Data section
____________________
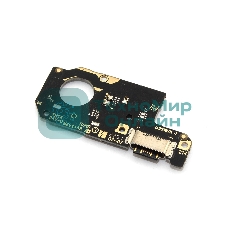 Нижняя плата (шлейф) с разъемом зарядки и микрофоном для Xiaomi Poco X5 5G 22111317PG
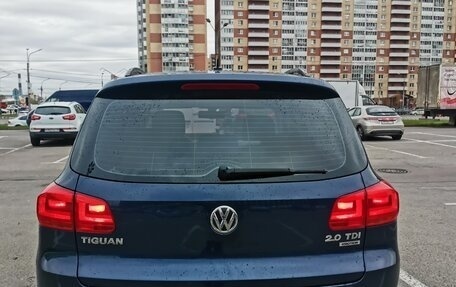 Volkswagen Tiguan I, 2014 год, 1 390 000 рублей, 5 фотография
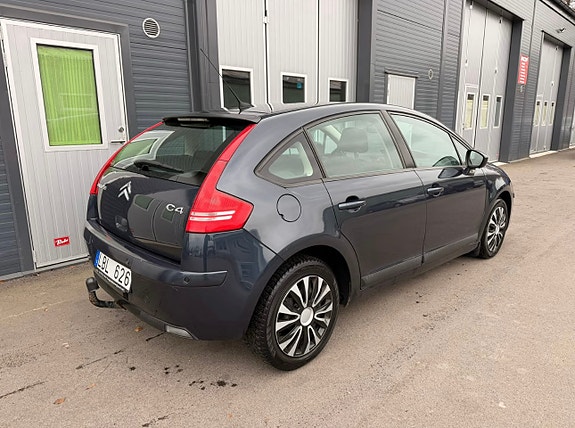 Citroen C4 5 of 5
____________________
Problem to work on
Give back the data exactly. Pictures stay out.

Response below
 Нижняя плата (шлейф) с разъемом зарядки и микрофоном для Xiaomi Poco X5 5G 22111317PG
 Volkswagen Tiguan I, 2014 год, 1 390 000 рублей, 5 фотография
 Citroen C4 5 of 5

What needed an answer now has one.